Source data START

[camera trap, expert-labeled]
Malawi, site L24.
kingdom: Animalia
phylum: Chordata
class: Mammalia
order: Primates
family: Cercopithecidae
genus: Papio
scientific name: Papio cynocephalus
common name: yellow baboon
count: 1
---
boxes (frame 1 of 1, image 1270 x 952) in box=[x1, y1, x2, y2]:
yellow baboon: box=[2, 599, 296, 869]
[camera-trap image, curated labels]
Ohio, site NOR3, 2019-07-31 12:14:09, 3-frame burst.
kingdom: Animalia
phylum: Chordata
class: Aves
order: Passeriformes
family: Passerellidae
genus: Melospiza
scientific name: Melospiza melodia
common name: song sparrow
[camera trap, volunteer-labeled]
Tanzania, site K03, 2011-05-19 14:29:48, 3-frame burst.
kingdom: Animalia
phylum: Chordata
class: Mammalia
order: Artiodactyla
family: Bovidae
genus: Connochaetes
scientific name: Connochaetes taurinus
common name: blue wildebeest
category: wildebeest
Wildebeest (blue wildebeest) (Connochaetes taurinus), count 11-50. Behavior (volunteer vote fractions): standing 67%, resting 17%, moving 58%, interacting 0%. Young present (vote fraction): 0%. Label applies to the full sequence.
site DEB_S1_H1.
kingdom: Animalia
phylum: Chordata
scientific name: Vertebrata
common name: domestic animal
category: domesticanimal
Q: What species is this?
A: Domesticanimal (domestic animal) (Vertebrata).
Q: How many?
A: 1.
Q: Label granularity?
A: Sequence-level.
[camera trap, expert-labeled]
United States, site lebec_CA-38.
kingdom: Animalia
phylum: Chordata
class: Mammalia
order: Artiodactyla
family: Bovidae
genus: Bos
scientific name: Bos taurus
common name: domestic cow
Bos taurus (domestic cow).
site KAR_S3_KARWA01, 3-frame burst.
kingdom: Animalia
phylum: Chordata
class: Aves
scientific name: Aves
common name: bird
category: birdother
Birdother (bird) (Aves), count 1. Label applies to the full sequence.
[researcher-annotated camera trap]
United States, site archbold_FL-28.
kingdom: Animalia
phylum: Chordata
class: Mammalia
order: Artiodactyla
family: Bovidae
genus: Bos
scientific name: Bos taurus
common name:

Source data END

## Task instructions
All records shown above must be set down again verbatim.

## Exercise answer
[camera trap, expert-labeled]
Malawi, site L24.
kingdom: Animalia
phylum: Chordata
class: Mammalia
order: Primates
family: Cercopithecidae
genus: Papio
scientific name: Papio cynocephalus
common name: yellow baboon
count: 1
---
boxes (frame 1 of 1, image 1270 x 952) in box=[x1, y1, x2, y2]:
yellow baboon: box=[2, 599, 296, 869]
[camera-trap image, curated labels]
Ohio, site NOR3, 2019-07-31 12:14:09, 3-frame burst.
kingdom: Animalia
phylum: Chordata
class: Aves
order: Passeriformes
family: Passerellidae
genus: Melospiza
scientific name: Melospiza melodia
common name: song sparrow
[camera trap, volunteer-labeled]
Tanzania, site K03, 2011-05-19 14:29:48, 3-frame burst.
kingdom: Animalia
phylum: Chordata
class: Mammalia
order: Artiodactyla
family: Bovidae
genus: Connochaetes
scientific name: Connochaetes taurinus
common name: blue wildebeest
category: wildebeest
Wildebeest (blue wildebeest) (Connochaetes taurinus), count 11-50. Behavior (volunteer vote fractions): standing 67%, resting 17%, moving 58%, interacting 0%. Young present (vote fraction): 0%. Label applies to the full sequence.
site DEB_S1_H1.
kingdom: Animalia
phylum: Chordata
scientific name: Vertebrata
common name: domestic animal
category: domesticanimal
Q: What species is this?
A: Domesticanimal (domestic animal) (Vertebrata).
Q: How many?
A: 1.
Q: Label granularity?
A: Sequence-level.
[camera trap, expert-labeled]
United States, site lebec_CA-38.
kingdom: Animalia
phylum: Chordata
class: Mammalia
order: Artiodactyla
family: Bovidae
genus: Bos
scientific name: Bos taurus
common name: domestic cow
Bos taurus (domestic cow).
site KAR_S3_KARWA01, 3-frame burst.
kingdom: Animalia
phylum: Chordata
class: Aves
scientific name: Aves
common name: bird
category: birdother
Birdother (bird) (Aves), count 1. Label applies to the full sequence.
[researcher-annotated camera trap]
United States, site archbold_FL-28.
kingdom: Animalia
phylum: Chordata
class: Mammalia
order: Artiodactyla
family: Bovidae
genus: Bos
scientific name: Bos taurus
common name:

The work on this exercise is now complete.